Getting used to plenty of surf

Surfers are taking to the bay’s surf breaks in numbers this week. Photo: Guy Mac Vimeo

At a time of year when the surf at Mount Maunganui beaches is normally flattish, local surfers are finding that there is plenty of surf around.

'We are all kind of surfed out, we've had surf two and a half weeks, non-stop waves, very unusual,” says surfer Byron Smith.

'There are great waves through the middle of the day, it's pumping at the main,” says Michael Casey.

'Down the coast, it's hard work, you really have to paddle.”

The long straight isobars on the weather maps show that the swell has a chance to build, says Byron.

The strengthening offshore breeze over the last couple of days has put a bit of a ‘wobble' in the waves.

The advantage for surfers at the Main Beach is ‘the elevator', the rip that will take a board rider right out. It makes the Main Beach easiest to surf in a big swell, but it's the same rip that saw lifeguards putting up warning signs this week.

'The clubbies haven't been out through the afternoon,” says fellow surfer Chris O'Donnell.

'I saw a girl traveller on a body board. She was on a toyshop body board. She was trying to swim against the rip the whole time and up against the rocks, and almost getting smashed against the rocks.

'I was just about to dive in and grab her when I saw a surfer going for paddle out through the rip. I said ‘Can you just grab that girl, she's struggling'. He said, ‘Sure bro, hold my board'.

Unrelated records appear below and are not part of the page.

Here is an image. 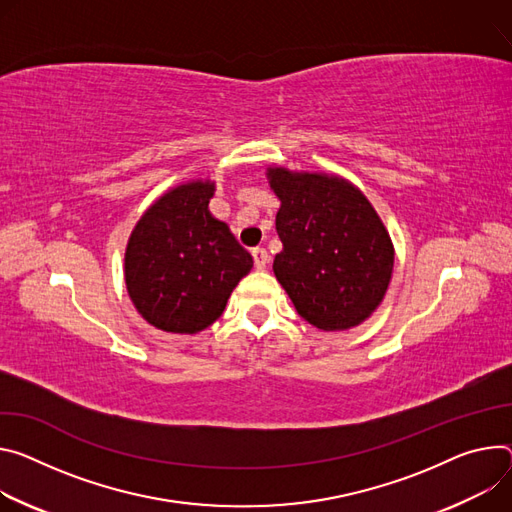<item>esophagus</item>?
I'll return each instance as SVG.
<instances>
[{
  "mask_svg": "<svg viewBox=\"0 0 512 512\" xmlns=\"http://www.w3.org/2000/svg\"><path fill=\"white\" fill-rule=\"evenodd\" d=\"M253 261L257 269H265L269 263V255L265 249H253Z\"/></svg>",
  "mask_w": 512,
  "mask_h": 512,
  "instance_id": "1",
  "label": "esophagus"
}]
</instances>
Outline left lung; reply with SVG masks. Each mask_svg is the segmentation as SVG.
I'll return each instance as SVG.
<instances>
[{
  "label": "left lung",
  "instance_id": "obj_1",
  "mask_svg": "<svg viewBox=\"0 0 512 512\" xmlns=\"http://www.w3.org/2000/svg\"><path fill=\"white\" fill-rule=\"evenodd\" d=\"M267 179L282 202L275 216L284 245L273 259L277 282L312 327H357L384 300L394 269L382 218L343 177L269 167Z\"/></svg>",
  "mask_w": 512,
  "mask_h": 512
}]
</instances>
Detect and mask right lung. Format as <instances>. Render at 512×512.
<instances>
[{"label":"right lung","mask_w":512,"mask_h":512,"mask_svg":"<svg viewBox=\"0 0 512 512\" xmlns=\"http://www.w3.org/2000/svg\"><path fill=\"white\" fill-rule=\"evenodd\" d=\"M214 181L163 194L136 222L124 253L128 296L149 324L194 335L220 318L253 257L208 210Z\"/></svg>","instance_id":"add662e5"}]
</instances>
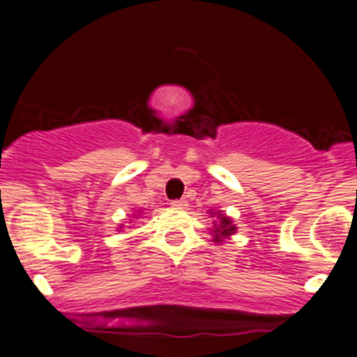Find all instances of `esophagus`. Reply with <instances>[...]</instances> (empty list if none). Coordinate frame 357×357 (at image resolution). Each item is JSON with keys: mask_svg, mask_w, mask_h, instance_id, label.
Returning a JSON list of instances; mask_svg holds the SVG:
<instances>
[{"mask_svg": "<svg viewBox=\"0 0 357 357\" xmlns=\"http://www.w3.org/2000/svg\"><path fill=\"white\" fill-rule=\"evenodd\" d=\"M172 206L175 207V209H185V206H188V202H185L184 198H181V200H173Z\"/></svg>", "mask_w": 357, "mask_h": 357, "instance_id": "obj_1", "label": "esophagus"}]
</instances>
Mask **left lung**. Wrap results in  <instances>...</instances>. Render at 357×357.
<instances>
[{"label": "left lung", "mask_w": 357, "mask_h": 357, "mask_svg": "<svg viewBox=\"0 0 357 357\" xmlns=\"http://www.w3.org/2000/svg\"><path fill=\"white\" fill-rule=\"evenodd\" d=\"M213 214H218V223L214 222V229H213V238H214L213 241L222 243L223 239L234 234L236 227L234 223H232V220H230L229 216H225V214L220 213V211Z\"/></svg>", "instance_id": "obj_1"}]
</instances>
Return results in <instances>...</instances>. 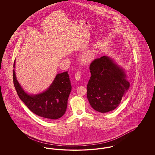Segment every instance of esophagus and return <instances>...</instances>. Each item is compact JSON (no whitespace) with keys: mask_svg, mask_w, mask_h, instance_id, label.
Instances as JSON below:
<instances>
[{"mask_svg":"<svg viewBox=\"0 0 155 155\" xmlns=\"http://www.w3.org/2000/svg\"><path fill=\"white\" fill-rule=\"evenodd\" d=\"M81 78V73L80 72H76L75 73V79L77 80V81H78Z\"/></svg>","mask_w":155,"mask_h":155,"instance_id":"esophagus-1","label":"esophagus"}]
</instances>
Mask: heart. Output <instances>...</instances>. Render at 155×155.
Wrapping results in <instances>:
<instances>
[{"label": "heart", "instance_id": "obj_1", "mask_svg": "<svg viewBox=\"0 0 155 155\" xmlns=\"http://www.w3.org/2000/svg\"><path fill=\"white\" fill-rule=\"evenodd\" d=\"M95 56L96 53L94 51H89L83 55L82 60L84 63H89L95 58Z\"/></svg>", "mask_w": 155, "mask_h": 155}]
</instances>
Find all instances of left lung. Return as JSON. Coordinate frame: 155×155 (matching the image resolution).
I'll return each instance as SVG.
<instances>
[{
  "instance_id": "left-lung-1",
  "label": "left lung",
  "mask_w": 155,
  "mask_h": 155,
  "mask_svg": "<svg viewBox=\"0 0 155 155\" xmlns=\"http://www.w3.org/2000/svg\"><path fill=\"white\" fill-rule=\"evenodd\" d=\"M89 69L87 95L91 106L101 113L113 110L130 87L125 72L106 56L94 60Z\"/></svg>"
}]
</instances>
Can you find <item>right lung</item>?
<instances>
[{"mask_svg": "<svg viewBox=\"0 0 155 155\" xmlns=\"http://www.w3.org/2000/svg\"><path fill=\"white\" fill-rule=\"evenodd\" d=\"M13 67L15 68V61ZM13 78L18 96L32 113L48 120L58 119L64 115L71 91L67 71L57 74L49 88L35 95H28L22 89L17 80L15 70L13 71Z\"/></svg>", "mask_w": 155, "mask_h": 155, "instance_id": "obj_1", "label": "right lung"}]
</instances>
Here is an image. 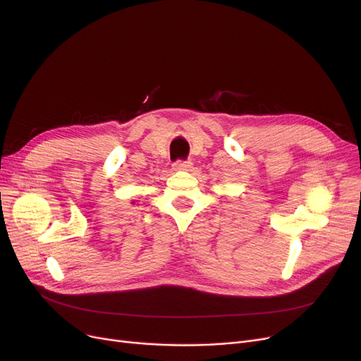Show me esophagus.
Instances as JSON below:
<instances>
[{
  "label": "esophagus",
  "instance_id": "esophagus-1",
  "mask_svg": "<svg viewBox=\"0 0 361 361\" xmlns=\"http://www.w3.org/2000/svg\"><path fill=\"white\" fill-rule=\"evenodd\" d=\"M192 165H193V162L192 161H183V159H178V161H176L174 164H173V168L176 169V171H188L192 168Z\"/></svg>",
  "mask_w": 361,
  "mask_h": 361
}]
</instances>
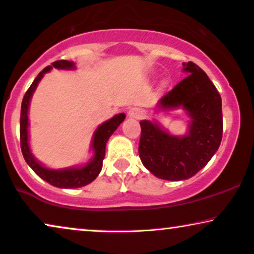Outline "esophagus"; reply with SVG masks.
I'll return each instance as SVG.
<instances>
[{
	"mask_svg": "<svg viewBox=\"0 0 254 254\" xmlns=\"http://www.w3.org/2000/svg\"><path fill=\"white\" fill-rule=\"evenodd\" d=\"M142 115H143V111L139 107H131L129 108V111H128V117L134 118V119H140Z\"/></svg>",
	"mask_w": 254,
	"mask_h": 254,
	"instance_id": "34e87169",
	"label": "esophagus"
}]
</instances>
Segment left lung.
Here are the masks:
<instances>
[{"mask_svg": "<svg viewBox=\"0 0 254 254\" xmlns=\"http://www.w3.org/2000/svg\"><path fill=\"white\" fill-rule=\"evenodd\" d=\"M188 75L159 101L162 110L182 107L191 118L186 136H173L156 123L140 121L141 162L156 177L188 180L206 166L223 136L222 98L205 72L195 63H183Z\"/></svg>", "mask_w": 254, "mask_h": 254, "instance_id": "left-lung-1", "label": "left lung"}]
</instances>
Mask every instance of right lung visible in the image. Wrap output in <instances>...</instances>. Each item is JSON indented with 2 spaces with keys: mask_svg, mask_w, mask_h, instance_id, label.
I'll use <instances>...</instances> for the list:
<instances>
[{
  "mask_svg": "<svg viewBox=\"0 0 254 254\" xmlns=\"http://www.w3.org/2000/svg\"><path fill=\"white\" fill-rule=\"evenodd\" d=\"M52 67L56 68H65V70H71L74 68V63L68 61H57L52 63V65H49L45 68L39 72L35 80L32 81L31 86L28 88L25 92L24 97L22 100L21 106V121H19V139H21V149L22 154L24 156L26 163L30 166L32 170L35 171L37 175L50 183L51 186L57 188H65V189H71V188H80L90 184L92 181L95 180V177L99 175L103 168V161L105 157V148L106 143L112 134L114 133L115 129L119 127V125L123 123L126 118L124 113L114 115L106 123L100 125L95 130L93 135V140H92V149L94 150V156L86 166L81 168H68V169H61V170H52L48 168L43 167L39 164L34 156H32L30 148L28 143V110L29 103L32 97L36 87L39 83V80L43 78L44 73H47L51 70Z\"/></svg>",
  "mask_w": 254,
  "mask_h": 254,
  "instance_id": "right-lung-1",
  "label": "right lung"
}]
</instances>
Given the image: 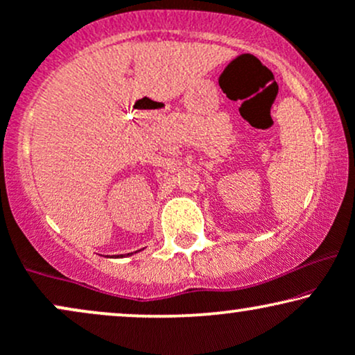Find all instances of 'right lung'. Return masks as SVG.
Segmentation results:
<instances>
[{
	"label": "right lung",
	"mask_w": 355,
	"mask_h": 355,
	"mask_svg": "<svg viewBox=\"0 0 355 355\" xmlns=\"http://www.w3.org/2000/svg\"><path fill=\"white\" fill-rule=\"evenodd\" d=\"M129 255V254H128ZM118 257H123V254H121V255H118Z\"/></svg>",
	"instance_id": "right-lung-1"
}]
</instances>
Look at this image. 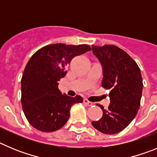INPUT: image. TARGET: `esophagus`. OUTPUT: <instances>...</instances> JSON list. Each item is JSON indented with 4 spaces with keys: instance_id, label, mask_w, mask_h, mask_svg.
Wrapping results in <instances>:
<instances>
[{
    "instance_id": "34e87169",
    "label": "esophagus",
    "mask_w": 157,
    "mask_h": 157,
    "mask_svg": "<svg viewBox=\"0 0 157 157\" xmlns=\"http://www.w3.org/2000/svg\"><path fill=\"white\" fill-rule=\"evenodd\" d=\"M84 103H85L86 105H87L88 106H91V105H94V103L91 102V101H88V100L86 99V98H84Z\"/></svg>"
}]
</instances>
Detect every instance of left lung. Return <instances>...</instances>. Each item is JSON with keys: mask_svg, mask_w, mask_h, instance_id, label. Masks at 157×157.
<instances>
[{"mask_svg": "<svg viewBox=\"0 0 157 157\" xmlns=\"http://www.w3.org/2000/svg\"><path fill=\"white\" fill-rule=\"evenodd\" d=\"M92 51L102 66L101 86L110 89L111 101L107 109L96 104L103 114L91 124L101 133L113 135L125 129L138 113L143 88L142 74L135 60L117 46L92 45Z\"/></svg>", "mask_w": 157, "mask_h": 157, "instance_id": "left-lung-1", "label": "left lung"}]
</instances>
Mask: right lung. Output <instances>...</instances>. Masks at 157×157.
Segmentation results:
<instances>
[{"label": "right lung", "instance_id": "add662e5", "mask_svg": "<svg viewBox=\"0 0 157 157\" xmlns=\"http://www.w3.org/2000/svg\"><path fill=\"white\" fill-rule=\"evenodd\" d=\"M87 44H54L41 48L26 64L21 80V101L28 122L43 132L57 131L69 120L70 110L82 102L80 95L70 97L59 89L72 59L91 51Z\"/></svg>", "mask_w": 157, "mask_h": 157}]
</instances>
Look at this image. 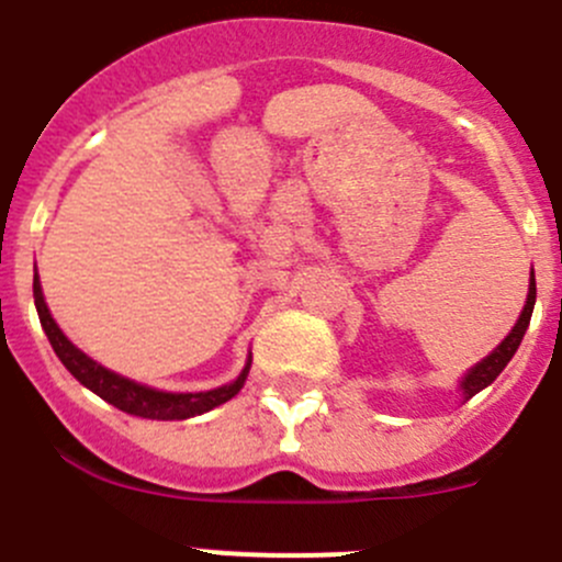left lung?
Masks as SVG:
<instances>
[{"instance_id":"1","label":"left lung","mask_w":562,"mask_h":562,"mask_svg":"<svg viewBox=\"0 0 562 562\" xmlns=\"http://www.w3.org/2000/svg\"><path fill=\"white\" fill-rule=\"evenodd\" d=\"M532 308H535V272H532V278H529L527 306H524L521 317H518V323H516V326H513V331H509L507 337H504V342L498 345V348L491 353V357L482 359V362L476 364V368H471V373H468L465 379H462L460 387H462V395H465V401L473 398V395L480 393V390H485L487 384L496 382V375L502 373L504 368H507V362H509V359H513V353L518 351V345H521L524 334H527L529 317H532Z\"/></svg>"}]
</instances>
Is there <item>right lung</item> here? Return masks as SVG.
Instances as JSON below:
<instances>
[{
    "mask_svg": "<svg viewBox=\"0 0 562 562\" xmlns=\"http://www.w3.org/2000/svg\"><path fill=\"white\" fill-rule=\"evenodd\" d=\"M33 297H35V308H38L41 326H44L46 337H49V345H53V351L58 353L60 362L66 364V370L75 375L82 387H89L91 393H97L102 401L113 404L116 409L127 412V415H138V418H147V420L194 418V415H203V412L214 409V406L234 398V395L241 390V384H245L247 370H250V362H247L245 370H241L239 379H236L234 384L209 390V393H161V390L144 387V384L131 382V379H125V375H116L113 370L97 364L94 359H89L82 351H77L75 345L64 337V331H60L58 323L53 321V315H49V308H46L44 303L38 272L33 276Z\"/></svg>",
    "mask_w": 562,
    "mask_h": 562,
    "instance_id": "add662e5",
    "label": "right lung"
}]
</instances>
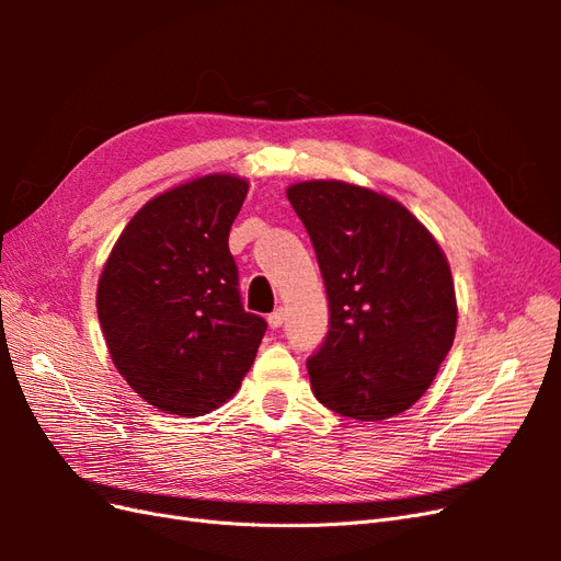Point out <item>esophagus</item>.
Returning a JSON list of instances; mask_svg holds the SVG:
<instances>
[{"label":"esophagus","mask_w":561,"mask_h":561,"mask_svg":"<svg viewBox=\"0 0 561 561\" xmlns=\"http://www.w3.org/2000/svg\"><path fill=\"white\" fill-rule=\"evenodd\" d=\"M266 320H268V325L274 328V330H276V328H280L283 322H285V309H276L274 313H268V318H266Z\"/></svg>","instance_id":"obj_1"}]
</instances>
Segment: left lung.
I'll return each mask as SVG.
<instances>
[{
  "instance_id": "1",
  "label": "left lung",
  "mask_w": 561,
  "mask_h": 561,
  "mask_svg": "<svg viewBox=\"0 0 561 561\" xmlns=\"http://www.w3.org/2000/svg\"><path fill=\"white\" fill-rule=\"evenodd\" d=\"M325 283L330 330L307 360L332 412L390 419L426 393L456 332L445 252L398 201L336 180L287 190Z\"/></svg>"
}]
</instances>
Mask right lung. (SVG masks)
<instances>
[{
  "mask_svg": "<svg viewBox=\"0 0 561 561\" xmlns=\"http://www.w3.org/2000/svg\"><path fill=\"white\" fill-rule=\"evenodd\" d=\"M248 194L233 175H206L135 213L98 283L112 360L157 410L203 416L239 390L266 332L243 309L229 231Z\"/></svg>",
  "mask_w": 561,
  "mask_h": 561,
  "instance_id": "add662e5",
  "label": "right lung"
}]
</instances>
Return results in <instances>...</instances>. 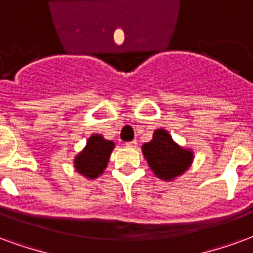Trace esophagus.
Returning <instances> with one entry per match:
<instances>
[{
    "label": "esophagus",
    "mask_w": 253,
    "mask_h": 253,
    "mask_svg": "<svg viewBox=\"0 0 253 253\" xmlns=\"http://www.w3.org/2000/svg\"><path fill=\"white\" fill-rule=\"evenodd\" d=\"M136 145H138V142L134 139V141H130V142H127L126 146H128V147H136Z\"/></svg>",
    "instance_id": "1"
}]
</instances>
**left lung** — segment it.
<instances>
[{
    "mask_svg": "<svg viewBox=\"0 0 253 253\" xmlns=\"http://www.w3.org/2000/svg\"><path fill=\"white\" fill-rule=\"evenodd\" d=\"M142 151L155 175L165 181L181 175L193 160V153L177 145L162 128L155 130L153 139L142 146Z\"/></svg>",
    "mask_w": 253,
    "mask_h": 253,
    "instance_id": "left-lung-1",
    "label": "left lung"
}]
</instances>
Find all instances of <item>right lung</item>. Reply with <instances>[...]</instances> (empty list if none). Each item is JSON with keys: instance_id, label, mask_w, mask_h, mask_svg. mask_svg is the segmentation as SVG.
<instances>
[{"instance_id": "1", "label": "right lung", "mask_w": 253, "mask_h": 253, "mask_svg": "<svg viewBox=\"0 0 253 253\" xmlns=\"http://www.w3.org/2000/svg\"><path fill=\"white\" fill-rule=\"evenodd\" d=\"M114 142L104 139L99 134H93L87 142L84 150L75 158V168L87 178H96L106 169Z\"/></svg>"}]
</instances>
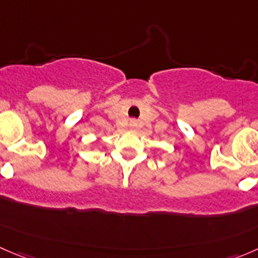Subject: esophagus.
I'll return each mask as SVG.
<instances>
[{
  "instance_id": "obj_1",
  "label": "esophagus",
  "mask_w": 258,
  "mask_h": 258,
  "mask_svg": "<svg viewBox=\"0 0 258 258\" xmlns=\"http://www.w3.org/2000/svg\"><path fill=\"white\" fill-rule=\"evenodd\" d=\"M135 124H136V122H135V121H131V126H135Z\"/></svg>"
}]
</instances>
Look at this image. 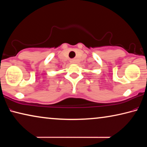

'And he dived in to grab her.

'She was clueless, she didn't know. They have got signs out ‘Danger Rips' but they only put those out about 2-3pm. They should have been out most of the day because when you have this much water pushing in around it sucks the rip which we call the elevator, it just takes you straight out all the time.

'A couple of guys were telling me there were guys like a 1000 meters out today trying to paddle in on foam top boards.”

The coast is also full of people at the breaks at Tay Street, Clyde Street, Hart Street, all along Marine Parade.

There were also an estimated 80 people surfing the break on Matakana Island on Wednesday. Access is by boat or some surfers take the ferry and walk the kilometre or two along the beach.

Matakana is a more energetic break and the NZ Surf Guide recommends it for intermediate to expert surfers.

'The island is unforgiving. If you end up on the beach and you are not a good surfer, you are walking back to the entrance,” says Michael.